**What the exercise asks:** From the post about the Army's new PTSD program, set down word for word the part that opens with the words containing "New program to" and closes with "to eliminate PTSD.".

**Passage shown:**
◆ ◆ ◆ ◆ ◆
New program to fight PTSD blames families?

When I first started to read this, I thought, "wow they finally got it" but by the second paragraph, I knew I was wrong.

They still don't get it. If the "years of research" they are basing this on has anything to do with the crap of training them to be tough, we can plan on a lot more funerals that didn't need to happen.


The Sensitive Soldier
Can U.S. troops be rewired to be impervious to trauma? In the wake of Fort Hood, Brigadier General Rhonda Cornum launched a groundbreaking program to eliminate PTSD.
Nov 11, 2009 6:09 PM EST


“How am I going to get people to focus not on tragedy, but on resilience?” Brigadier General Rhonda Cornum asks rhetorically as we sit in her Pentagon office. The question is now Gen. Cornum’s mission: She is charged with teaching the Army’s warriors—even in the wake of the homegrown tragedy at Fort Hood—to persevere in the face of any crisis.

Cornum’s program represents a historic shift in the Army’s training philosophy. Instead of lavishing resources on those warriors who have succumbed to post-traumatic stress, depression, drug dependency, DUI, or sought the ultimate escape of suicide, the Army this week began training its “healthy” soldiers in emotional and spiritual fitness.

“We’re devoting a great deal of effort to treating pathology, but 99 percent of people in the Army have normal reactions to fear and trauma. And we have done nothing for these people.”
◆ ◆ ◆ ◆ ◆
(Saved entries)

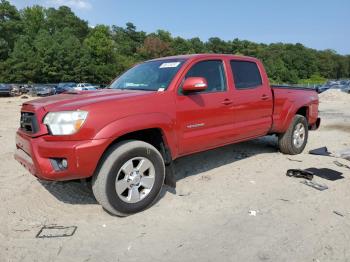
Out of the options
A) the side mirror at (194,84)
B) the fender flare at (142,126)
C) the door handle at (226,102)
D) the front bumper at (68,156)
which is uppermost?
the side mirror at (194,84)

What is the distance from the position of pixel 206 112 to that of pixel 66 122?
1.91 metres

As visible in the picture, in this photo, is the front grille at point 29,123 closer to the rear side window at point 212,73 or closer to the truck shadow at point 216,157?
the truck shadow at point 216,157

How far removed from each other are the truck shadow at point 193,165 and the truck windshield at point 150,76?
1.42 metres

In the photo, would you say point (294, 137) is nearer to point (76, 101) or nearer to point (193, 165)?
point (193, 165)

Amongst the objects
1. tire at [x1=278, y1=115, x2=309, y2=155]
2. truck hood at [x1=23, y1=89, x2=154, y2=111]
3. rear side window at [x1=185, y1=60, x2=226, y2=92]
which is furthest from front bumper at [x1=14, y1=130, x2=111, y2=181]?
tire at [x1=278, y1=115, x2=309, y2=155]

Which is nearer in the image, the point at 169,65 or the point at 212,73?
the point at 169,65

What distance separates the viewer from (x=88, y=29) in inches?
4033

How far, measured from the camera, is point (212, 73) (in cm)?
520

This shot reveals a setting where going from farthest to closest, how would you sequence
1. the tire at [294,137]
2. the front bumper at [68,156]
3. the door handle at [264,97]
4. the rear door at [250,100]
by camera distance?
1. the tire at [294,137]
2. the door handle at [264,97]
3. the rear door at [250,100]
4. the front bumper at [68,156]

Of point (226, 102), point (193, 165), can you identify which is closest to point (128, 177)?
point (226, 102)

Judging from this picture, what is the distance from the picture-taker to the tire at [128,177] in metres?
3.87

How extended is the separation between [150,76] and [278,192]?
232 centimetres

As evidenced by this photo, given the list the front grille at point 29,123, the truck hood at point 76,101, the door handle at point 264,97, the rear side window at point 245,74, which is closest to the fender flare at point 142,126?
the truck hood at point 76,101

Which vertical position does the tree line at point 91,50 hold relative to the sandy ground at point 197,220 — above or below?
above
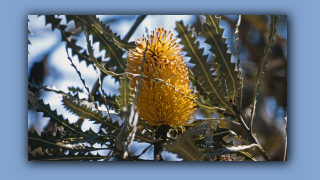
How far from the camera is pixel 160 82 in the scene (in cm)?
81

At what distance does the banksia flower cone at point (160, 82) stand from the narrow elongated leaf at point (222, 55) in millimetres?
107

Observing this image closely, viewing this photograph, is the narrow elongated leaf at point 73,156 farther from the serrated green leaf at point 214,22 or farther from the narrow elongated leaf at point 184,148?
the serrated green leaf at point 214,22

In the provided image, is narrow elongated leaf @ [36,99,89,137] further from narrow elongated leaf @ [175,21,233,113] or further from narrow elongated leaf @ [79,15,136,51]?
narrow elongated leaf @ [175,21,233,113]

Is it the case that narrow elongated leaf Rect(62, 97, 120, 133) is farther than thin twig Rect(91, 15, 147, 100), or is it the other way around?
thin twig Rect(91, 15, 147, 100)

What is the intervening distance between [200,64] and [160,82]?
119 mm

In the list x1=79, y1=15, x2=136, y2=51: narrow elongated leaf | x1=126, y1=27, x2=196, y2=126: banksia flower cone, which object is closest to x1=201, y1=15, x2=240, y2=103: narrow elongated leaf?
x1=126, y1=27, x2=196, y2=126: banksia flower cone

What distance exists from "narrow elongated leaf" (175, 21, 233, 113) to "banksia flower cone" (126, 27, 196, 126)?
0.06 metres

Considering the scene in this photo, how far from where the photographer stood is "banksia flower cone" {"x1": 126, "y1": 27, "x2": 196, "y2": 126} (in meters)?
0.81

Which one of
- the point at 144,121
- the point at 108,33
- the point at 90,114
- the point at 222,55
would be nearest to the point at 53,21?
the point at 108,33

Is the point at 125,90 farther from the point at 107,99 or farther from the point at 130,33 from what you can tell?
the point at 130,33

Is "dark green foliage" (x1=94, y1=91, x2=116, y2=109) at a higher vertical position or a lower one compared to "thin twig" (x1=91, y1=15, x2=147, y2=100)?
lower
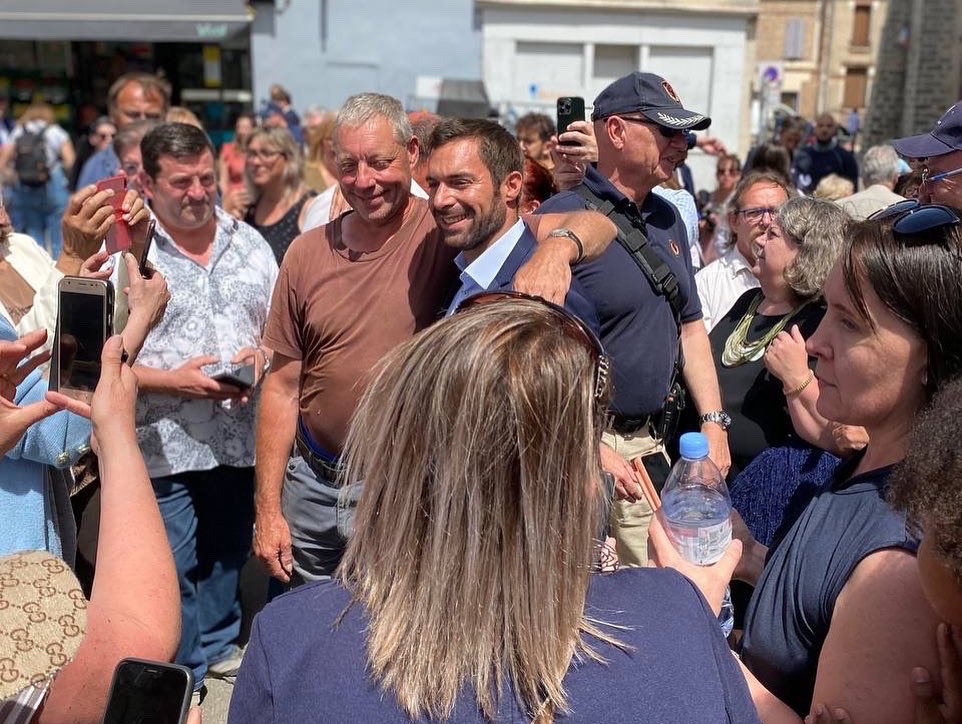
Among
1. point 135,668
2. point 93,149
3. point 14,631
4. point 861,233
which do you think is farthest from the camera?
point 93,149

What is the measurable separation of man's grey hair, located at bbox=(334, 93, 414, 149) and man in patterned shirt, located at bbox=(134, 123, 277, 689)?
74 centimetres

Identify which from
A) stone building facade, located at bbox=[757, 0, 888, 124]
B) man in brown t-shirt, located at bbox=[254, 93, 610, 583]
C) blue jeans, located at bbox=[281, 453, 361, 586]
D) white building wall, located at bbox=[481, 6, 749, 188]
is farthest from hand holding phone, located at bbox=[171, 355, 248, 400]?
stone building facade, located at bbox=[757, 0, 888, 124]

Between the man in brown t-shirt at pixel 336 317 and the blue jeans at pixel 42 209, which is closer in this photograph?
the man in brown t-shirt at pixel 336 317

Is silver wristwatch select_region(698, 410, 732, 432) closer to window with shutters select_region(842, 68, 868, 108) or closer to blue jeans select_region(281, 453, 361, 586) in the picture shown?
blue jeans select_region(281, 453, 361, 586)

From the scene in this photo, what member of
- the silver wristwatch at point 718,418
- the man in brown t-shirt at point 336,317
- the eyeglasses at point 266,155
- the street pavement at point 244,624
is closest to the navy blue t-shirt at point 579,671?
the man in brown t-shirt at point 336,317

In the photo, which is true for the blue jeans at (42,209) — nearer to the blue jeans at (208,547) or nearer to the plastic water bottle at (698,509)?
the blue jeans at (208,547)

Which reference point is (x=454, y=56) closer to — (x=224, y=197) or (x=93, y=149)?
(x=93, y=149)

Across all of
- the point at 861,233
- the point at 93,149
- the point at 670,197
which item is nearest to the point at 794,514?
the point at 861,233

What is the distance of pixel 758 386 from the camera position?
3.25 metres

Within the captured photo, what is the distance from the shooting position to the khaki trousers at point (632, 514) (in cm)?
303

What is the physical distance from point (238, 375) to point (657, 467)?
1.52 meters

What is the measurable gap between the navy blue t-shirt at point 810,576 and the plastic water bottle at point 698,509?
90 mm

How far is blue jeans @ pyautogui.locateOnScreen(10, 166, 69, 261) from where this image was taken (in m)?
11.1

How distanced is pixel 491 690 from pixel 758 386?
2.19 metres
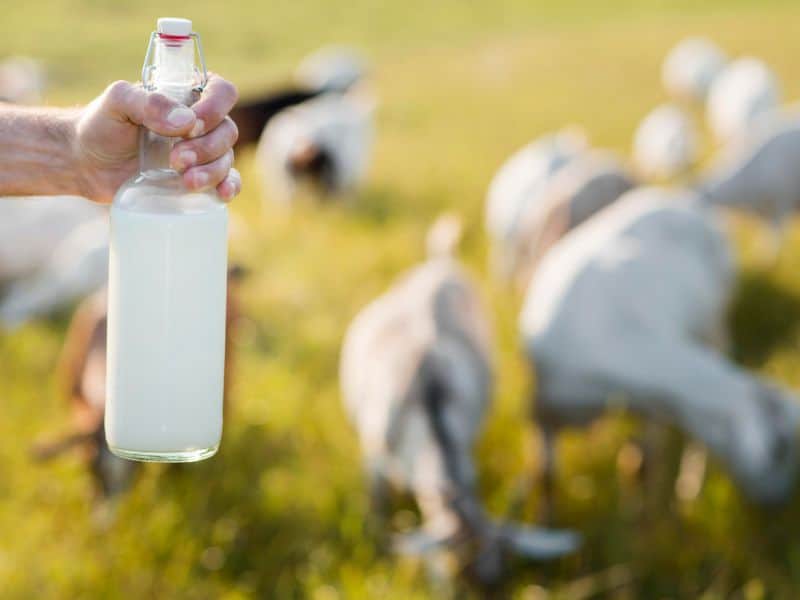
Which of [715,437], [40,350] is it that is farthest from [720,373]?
[40,350]

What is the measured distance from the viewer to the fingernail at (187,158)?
167cm

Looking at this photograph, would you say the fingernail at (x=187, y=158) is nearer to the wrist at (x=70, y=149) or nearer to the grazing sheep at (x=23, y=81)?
the wrist at (x=70, y=149)

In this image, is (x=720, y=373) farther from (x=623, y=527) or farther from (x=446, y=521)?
(x=446, y=521)

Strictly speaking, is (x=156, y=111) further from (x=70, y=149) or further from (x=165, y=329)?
(x=70, y=149)

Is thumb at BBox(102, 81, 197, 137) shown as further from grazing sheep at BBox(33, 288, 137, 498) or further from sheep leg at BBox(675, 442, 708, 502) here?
sheep leg at BBox(675, 442, 708, 502)

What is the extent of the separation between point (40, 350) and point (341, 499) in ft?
8.03

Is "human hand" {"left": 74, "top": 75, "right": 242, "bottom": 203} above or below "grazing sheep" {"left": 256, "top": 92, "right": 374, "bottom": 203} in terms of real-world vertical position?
above

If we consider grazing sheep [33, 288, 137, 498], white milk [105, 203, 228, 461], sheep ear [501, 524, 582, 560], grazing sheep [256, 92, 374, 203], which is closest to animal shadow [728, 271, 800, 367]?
sheep ear [501, 524, 582, 560]

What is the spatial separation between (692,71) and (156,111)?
50.6 feet

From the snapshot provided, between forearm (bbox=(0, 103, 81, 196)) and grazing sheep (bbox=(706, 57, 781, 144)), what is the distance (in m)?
11.0

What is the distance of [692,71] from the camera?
52.6 ft

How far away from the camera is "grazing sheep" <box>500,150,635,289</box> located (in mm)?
7102

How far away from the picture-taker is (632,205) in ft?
19.4

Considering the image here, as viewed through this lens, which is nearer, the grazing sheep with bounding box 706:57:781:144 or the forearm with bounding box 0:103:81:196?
the forearm with bounding box 0:103:81:196
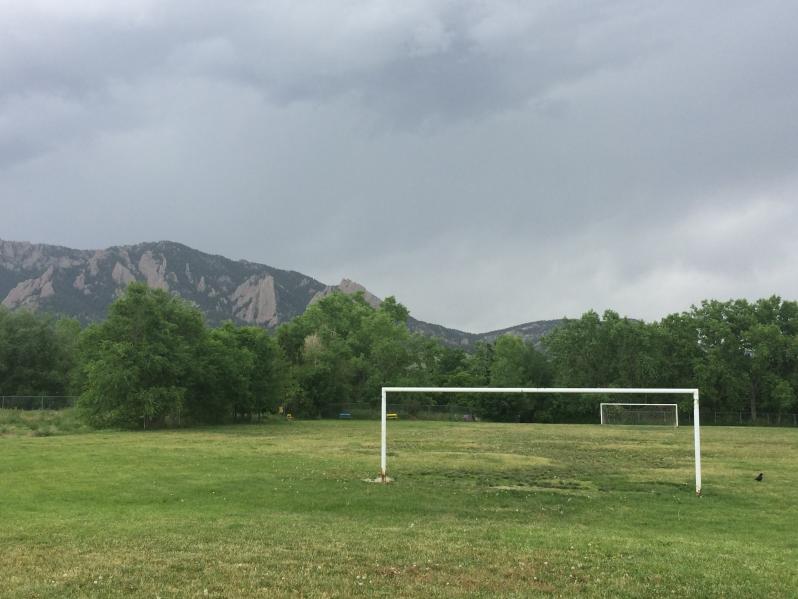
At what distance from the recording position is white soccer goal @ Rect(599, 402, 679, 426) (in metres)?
66.6

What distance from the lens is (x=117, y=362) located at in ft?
149

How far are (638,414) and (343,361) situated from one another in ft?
113

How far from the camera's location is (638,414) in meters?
69.2

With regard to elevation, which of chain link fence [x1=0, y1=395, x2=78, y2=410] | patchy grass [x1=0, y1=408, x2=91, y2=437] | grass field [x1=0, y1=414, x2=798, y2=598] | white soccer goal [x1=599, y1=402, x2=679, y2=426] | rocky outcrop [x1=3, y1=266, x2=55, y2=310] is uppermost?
rocky outcrop [x1=3, y1=266, x2=55, y2=310]

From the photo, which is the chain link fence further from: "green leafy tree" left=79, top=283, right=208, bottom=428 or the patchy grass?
"green leafy tree" left=79, top=283, right=208, bottom=428

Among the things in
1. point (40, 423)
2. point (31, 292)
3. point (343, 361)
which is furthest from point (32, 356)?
point (31, 292)

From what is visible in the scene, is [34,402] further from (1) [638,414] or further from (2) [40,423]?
(1) [638,414]

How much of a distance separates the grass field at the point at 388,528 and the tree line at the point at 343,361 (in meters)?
24.8

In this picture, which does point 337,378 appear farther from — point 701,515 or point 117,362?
point 701,515

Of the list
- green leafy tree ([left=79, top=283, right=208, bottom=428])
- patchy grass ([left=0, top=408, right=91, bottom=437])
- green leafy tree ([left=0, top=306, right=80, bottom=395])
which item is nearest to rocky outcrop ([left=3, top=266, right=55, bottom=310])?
green leafy tree ([left=0, top=306, right=80, bottom=395])

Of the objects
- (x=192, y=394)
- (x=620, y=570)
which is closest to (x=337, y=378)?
(x=192, y=394)

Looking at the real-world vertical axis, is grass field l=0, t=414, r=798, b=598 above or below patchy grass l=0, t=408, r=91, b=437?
above

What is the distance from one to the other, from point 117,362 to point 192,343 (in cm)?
765

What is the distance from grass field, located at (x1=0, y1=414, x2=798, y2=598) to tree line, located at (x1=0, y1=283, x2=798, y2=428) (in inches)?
977
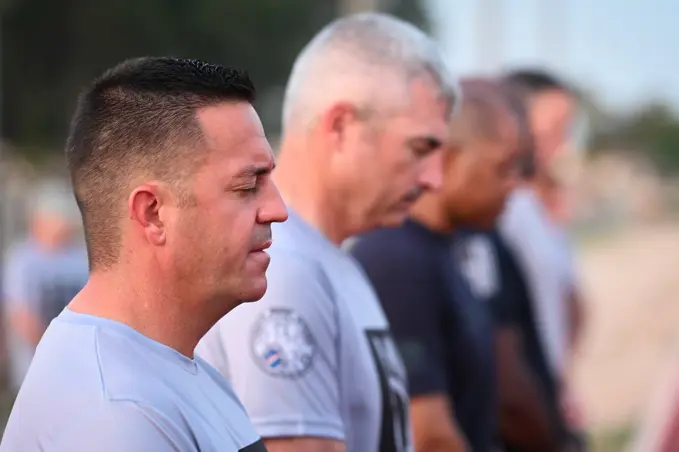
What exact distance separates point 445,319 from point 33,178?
28.7 m

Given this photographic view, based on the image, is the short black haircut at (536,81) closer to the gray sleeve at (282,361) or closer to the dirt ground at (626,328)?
the dirt ground at (626,328)

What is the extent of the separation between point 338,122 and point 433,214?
89 cm

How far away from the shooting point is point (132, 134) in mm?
1866

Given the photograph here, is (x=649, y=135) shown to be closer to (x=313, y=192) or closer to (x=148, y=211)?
(x=313, y=192)

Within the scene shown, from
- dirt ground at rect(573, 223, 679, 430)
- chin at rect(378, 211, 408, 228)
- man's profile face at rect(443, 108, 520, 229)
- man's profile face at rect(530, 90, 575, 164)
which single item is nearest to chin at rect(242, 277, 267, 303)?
chin at rect(378, 211, 408, 228)

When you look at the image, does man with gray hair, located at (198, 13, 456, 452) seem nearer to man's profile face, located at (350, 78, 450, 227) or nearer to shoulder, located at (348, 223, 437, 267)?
man's profile face, located at (350, 78, 450, 227)

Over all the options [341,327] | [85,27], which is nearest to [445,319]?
[341,327]

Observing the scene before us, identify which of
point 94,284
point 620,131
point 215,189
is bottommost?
point 620,131

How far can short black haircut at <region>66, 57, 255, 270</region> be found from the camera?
1858 millimetres

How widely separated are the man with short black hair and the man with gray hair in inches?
22.9

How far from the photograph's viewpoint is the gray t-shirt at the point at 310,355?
8.13 ft

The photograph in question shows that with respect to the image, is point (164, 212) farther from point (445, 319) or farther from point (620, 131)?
point (620, 131)

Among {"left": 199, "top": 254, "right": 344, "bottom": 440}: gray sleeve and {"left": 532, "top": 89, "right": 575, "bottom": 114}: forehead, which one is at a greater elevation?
{"left": 532, "top": 89, "right": 575, "bottom": 114}: forehead

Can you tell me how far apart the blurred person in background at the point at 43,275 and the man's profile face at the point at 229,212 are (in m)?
7.25
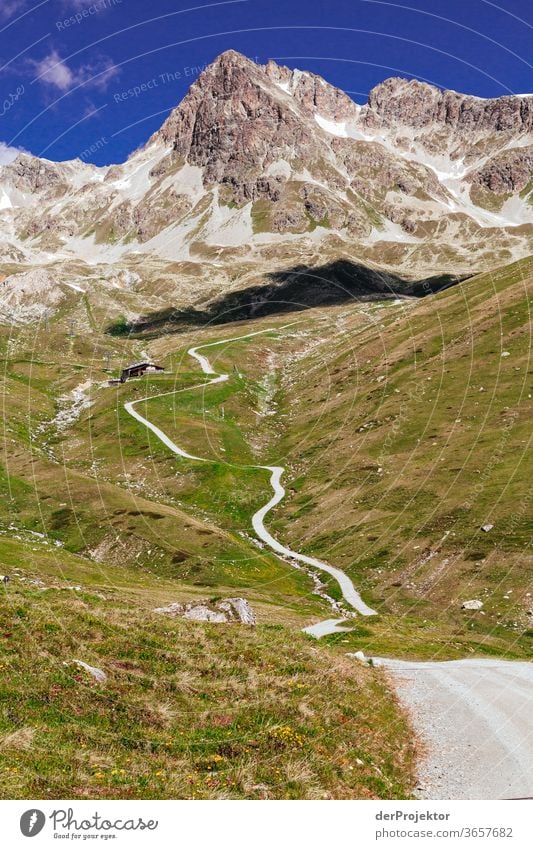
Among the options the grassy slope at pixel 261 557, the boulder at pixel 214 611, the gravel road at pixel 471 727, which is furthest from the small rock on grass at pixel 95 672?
◆ ◆ ◆ ◆ ◆
**Solved exercise:**
New program to fight PTSD blames families?

When I first started to read this, I thought, "wow they finally got it" but by the second paragraph, I knew I was wrong.

They still don't get it. If the "years of research" they are basing this on has anything to do with the crap of training them to be tough, we can plan on a lot more funerals that didn't need to happen.


The Sensitive Soldier
Can U.S. troops be rewired to be impervious to trauma? In the wake of Fort Hood, Brigadier General Rhonda Cornum launched a groundbreaking program to eliminate PTSD.